*EXERCISE DESCRIPTION*
All of the records must come back exactly. Please repeat them in full.

(Dataset entries)
===

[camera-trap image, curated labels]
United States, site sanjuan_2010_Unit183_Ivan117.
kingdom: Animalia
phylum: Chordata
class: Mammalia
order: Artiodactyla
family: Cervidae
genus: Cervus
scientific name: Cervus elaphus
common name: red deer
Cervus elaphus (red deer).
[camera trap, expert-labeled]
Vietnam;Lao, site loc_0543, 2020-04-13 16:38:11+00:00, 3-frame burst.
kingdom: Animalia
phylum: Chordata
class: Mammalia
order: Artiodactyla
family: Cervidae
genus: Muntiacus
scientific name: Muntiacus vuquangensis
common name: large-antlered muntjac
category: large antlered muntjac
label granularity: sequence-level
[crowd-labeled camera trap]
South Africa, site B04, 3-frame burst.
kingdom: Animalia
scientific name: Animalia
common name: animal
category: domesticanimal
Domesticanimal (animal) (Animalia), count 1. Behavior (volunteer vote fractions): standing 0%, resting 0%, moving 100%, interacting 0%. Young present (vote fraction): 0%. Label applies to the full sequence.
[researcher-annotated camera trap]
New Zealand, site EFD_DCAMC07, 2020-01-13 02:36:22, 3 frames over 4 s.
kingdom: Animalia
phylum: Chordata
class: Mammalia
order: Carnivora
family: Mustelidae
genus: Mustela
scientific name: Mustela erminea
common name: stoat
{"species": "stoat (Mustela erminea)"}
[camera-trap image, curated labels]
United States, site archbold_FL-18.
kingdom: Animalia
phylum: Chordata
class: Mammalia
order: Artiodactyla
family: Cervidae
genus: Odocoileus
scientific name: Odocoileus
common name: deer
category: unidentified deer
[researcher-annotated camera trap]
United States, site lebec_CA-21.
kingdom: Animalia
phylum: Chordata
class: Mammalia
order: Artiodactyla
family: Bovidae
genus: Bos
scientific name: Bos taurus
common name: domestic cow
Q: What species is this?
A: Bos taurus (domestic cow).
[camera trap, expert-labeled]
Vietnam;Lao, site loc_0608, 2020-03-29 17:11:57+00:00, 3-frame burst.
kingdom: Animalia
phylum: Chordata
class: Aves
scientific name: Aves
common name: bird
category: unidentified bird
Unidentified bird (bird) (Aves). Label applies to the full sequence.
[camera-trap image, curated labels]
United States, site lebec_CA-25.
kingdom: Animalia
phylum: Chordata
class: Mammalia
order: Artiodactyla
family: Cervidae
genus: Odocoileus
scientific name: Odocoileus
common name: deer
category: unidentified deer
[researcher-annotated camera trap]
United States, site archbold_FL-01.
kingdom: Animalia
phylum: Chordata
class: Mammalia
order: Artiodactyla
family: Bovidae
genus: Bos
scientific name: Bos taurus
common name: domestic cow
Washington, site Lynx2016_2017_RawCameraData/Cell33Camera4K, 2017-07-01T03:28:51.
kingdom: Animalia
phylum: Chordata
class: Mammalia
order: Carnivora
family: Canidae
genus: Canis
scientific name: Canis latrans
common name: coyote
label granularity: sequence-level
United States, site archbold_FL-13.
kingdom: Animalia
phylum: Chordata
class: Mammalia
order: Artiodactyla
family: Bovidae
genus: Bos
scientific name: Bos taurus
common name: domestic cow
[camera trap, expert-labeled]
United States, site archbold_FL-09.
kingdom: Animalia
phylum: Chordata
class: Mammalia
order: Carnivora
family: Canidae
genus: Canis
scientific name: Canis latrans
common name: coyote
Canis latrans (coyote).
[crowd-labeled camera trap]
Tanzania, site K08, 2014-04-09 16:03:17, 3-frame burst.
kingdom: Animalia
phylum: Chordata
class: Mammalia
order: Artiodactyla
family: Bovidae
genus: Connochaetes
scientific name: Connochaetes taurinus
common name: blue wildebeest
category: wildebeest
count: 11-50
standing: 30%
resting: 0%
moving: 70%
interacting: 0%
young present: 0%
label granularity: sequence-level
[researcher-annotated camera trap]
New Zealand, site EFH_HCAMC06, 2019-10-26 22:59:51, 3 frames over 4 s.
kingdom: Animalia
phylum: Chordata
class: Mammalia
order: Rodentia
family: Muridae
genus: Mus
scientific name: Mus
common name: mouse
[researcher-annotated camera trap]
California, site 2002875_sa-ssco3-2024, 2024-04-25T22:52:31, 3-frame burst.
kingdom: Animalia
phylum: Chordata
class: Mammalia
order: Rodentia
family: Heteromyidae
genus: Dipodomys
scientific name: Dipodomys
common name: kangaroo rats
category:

===

*OUTPUT FOR THIS TASK*
[camera-trap image, curated labels]
United States, site sanjuan_2010_Unit183_Ivan117.
kingdom: Animalia
phylum: Chordata
class: Mammalia
order: Artiodactyla
family: Cervidae
genus: Cervus
scientific name: Cervus elaphus
common name: red deer
Cervus elaphus (red deer).
[camera trap, expert-labeled]
Vietnam;Lao, site loc_0543, 2020-04-13 16:38:11+00:00, 3-frame burst.
kingdom: Animalia
phylum: Chordata
class: Mammalia
order: Artiodactyla
family: Cervidae
genus: Muntiacus
scientific name: Muntiacus vuquangensis
common name: large-antlered muntjac
category: large antlered muntjac
label granularity: sequence-level
[crowd-labeled camera trap]
South Africa, site B04, 3-frame burst.
kingdom: Animalia
scientific name: Animalia
common name: animal
category: domesticanimal
Domesticanimal (animal) (Animalia), count 1. Behavior (volunteer vote fractions): standing 0%, resting 0%, moving 100%, interacting 0%. Young present (vote fraction): 0%. Label applies to the full sequence.
[researcher-annotated camera trap]
New Zealand, site EFD_DCAMC07, 2020-01-13 02:36:22, 3 frames over 4 s.
kingdom: Animalia
phylum: Chordata
class: Mammalia
order: Carnivora
family: Mustelidae
genus: Mustela
scientific name: Mustela erminea
common name: stoat
{"species": "stoat (Mustela erminea)"}
[camera-trap image, curated labels]
United States, site archbold_FL-18.
kingdom: Animalia
phylum: Chordata
class: Mammalia
order: Artiodactyla
family: Cervidae
genus: Odocoileus
scientific name: Odocoileus
common name: deer
category: unidentified deer
[researcher-annotated camera trap]
United States, site lebec_CA-21.
kingdom: Animalia
phylum: Chordata
class: Mammalia
order: Artiodactyla
family: Bovidae
genus: Bos
scientific name: Bos taurus
common name: domestic cow
Q: What species is this?
A: Bos taurus (domestic cow).
[camera trap, expert-labeled]
Vietnam;Lao, site loc_0608, 2020-03-29 17:11:57+00:00, 3-frame burst.
kingdom: Animalia
phylum: Chordata
class: Aves
scientific name: Aves
common name: bird
category: unidentified bird
Unidentified bird (bird) (Aves). Label applies to the full sequence.
[camera-trap image, curated labels]
United States, site lebec_CA-25.
kingdom: Animalia
phylum: Chordata
class: Mammalia
order: Artiodactyla
family: Cervidae
genus: Odocoileus
scientific name: Odocoileus
common name: deer
category: unidentified deer
[researcher-annotated camera trap]
United States, site archbold_FL-01.
kingdom: Animalia
phylum: Chordata
class: Mammalia
order: Artiodactyla
family: Bovidae
genus: Bos
scientific name: Bos taurus
common name: domestic cow
Washington, site Lynx2016_2017_RawCameraData/Cell33Camera4K, 2017-07-01T03:28:51.
kingdom: Animalia
phylum: Chordata
class: Mammalia
order: Carnivora
family: Canidae
genus: Canis
scientific name: Canis latrans
common name: coyote
label granularity: sequence-level
United States, site archbold_FL-13.
kingdom: Animalia
phylum: Chordata
class: Mammalia
order: Artiodactyla
family: Bovidae
genus: Bos
scientific name: Bos taurus
common name: domestic cow
[camera trap, expert-labeled]
United States, site archbold_FL-09.
kingdom: Animalia
phylum: Chordata
class: Mammalia
order: Carnivora
family: Canidae
genus: Canis
scientific name: Canis latrans
common name: coyote
Canis latrans (coyote).
[crowd-labeled camera trap]
Tanzania, site K08, 2014-04-09 16:03:17, 3-frame burst.
kingdom: Animalia
phylum: Chordata
class: Mammalia
order: Artiodactyla
family: Bovidae
genus: Connochaetes
scientific name: Connochaetes taurinus
common name: blue wildebeest
category: wildebeest
count: 11-50
standing: 30%
resting: 0%
moving: 70%
interacting: 0%
young present: 0%
label granularity: sequence-level
[researcher-annotated camera trap]
New Zealand, site EFH_HCAMC06, 2019-10-26 22:59:51, 3 frames over 4 s.
kingdom: Animalia
phylum: Chordata
class: Mammalia
order: Rodentia
family: Muridae
genus: Mus
scientific name: Mus
common name: mouse
[researcher-annotated camera trap]
California, site 2002875_sa-ssco3-2024, 2024-04-25T22:52:31, 3-frame burst.
kingdom: Animalia
phylum: Chordata
class: Mammalia
order: Rodentia
family: Heteromyidae
genus: Dipodomys
scientific name: Dipodomys
common name: kangaroo rats
category:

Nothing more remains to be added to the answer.